Source excerpt:
......
Why in news: The moon is 40 million years older, according to a new study.

Key details:

• The new study appears to show that the moon is about 40 million years older than previously thought.
• It now seems to have formed about 4.46 billion years (or “GA” — giga annum) ago — putting its formation within the first 110 million years of the birth of our solar system.
• The findings are based on a new technology called atom probe tomography (APT).

How did scientists discover the moon’s new age?

• The scientists reanalyzed crystals from lunar sample 72255, which was known to contain 4.2 billion-year-old zircon — some of the oldest ever found.
• Zircon is also the oldest mineral known to exist on Earth and holds vital information about the formation of our planet and life as we know it.
• The scientists in the new study used APT, which has nanoscale spatial resolution, to determine the clustering of lead in the samples.
• The distribution of lead is commonly used to estimate the age of zircon in rock.

Why is zircon relevant to the age of the moon?
......
Records:
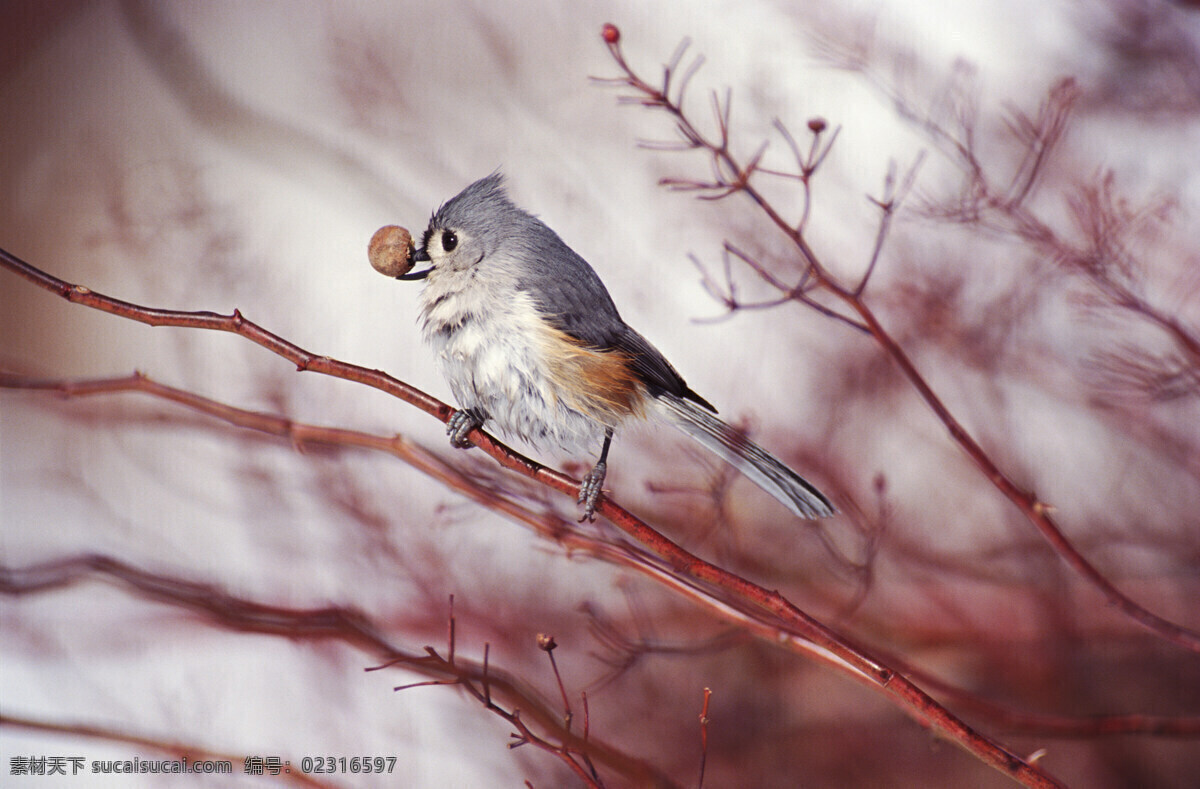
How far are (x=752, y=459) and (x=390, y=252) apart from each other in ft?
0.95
......
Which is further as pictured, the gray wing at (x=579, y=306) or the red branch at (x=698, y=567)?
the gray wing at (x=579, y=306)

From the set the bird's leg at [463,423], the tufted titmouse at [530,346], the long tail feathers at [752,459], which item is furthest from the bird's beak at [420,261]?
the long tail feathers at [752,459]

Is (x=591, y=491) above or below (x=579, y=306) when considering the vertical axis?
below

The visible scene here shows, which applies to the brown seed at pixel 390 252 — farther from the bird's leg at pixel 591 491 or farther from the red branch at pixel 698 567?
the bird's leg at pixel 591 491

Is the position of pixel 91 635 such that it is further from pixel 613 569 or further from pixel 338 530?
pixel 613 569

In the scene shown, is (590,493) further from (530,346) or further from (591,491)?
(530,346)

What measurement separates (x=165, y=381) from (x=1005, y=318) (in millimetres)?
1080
......
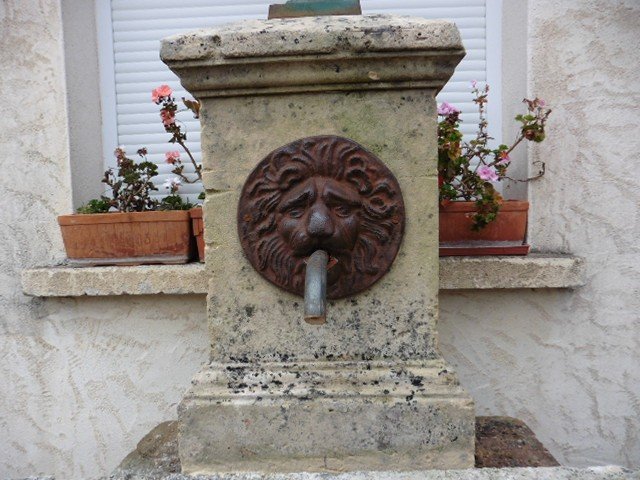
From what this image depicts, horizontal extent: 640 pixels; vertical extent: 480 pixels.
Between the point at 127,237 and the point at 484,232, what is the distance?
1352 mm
......
Work instructions:
[1] What is the Spanish translation of this sentence from the moon-age excerpt: "The distribution of lead is commonly used to estimate the age of zircon in rock."
[2] Can you retype the passage of the moon-age excerpt that opens with the words containing "How did scientists" and closes with "in the samples."?

Exercise results:
[1] La distribución del plomo se usa comúnmente para estimar la edad del circón en las rocas.

[2]
How did scientists discover the moon’s new age?

• The scientists reanalyzed crystals from lunar sample 72255, which was known to contain 4.2 billion-year-old zircon — some of the oldest ever found.
• Zircon is also the oldest mineral known to exist on Earth and holds vital information about the formation of our planet and life as we know it.
• The scientists in the new study used APT, which has nanoscale spatial resolution, to determine the clustering of lead in the samples.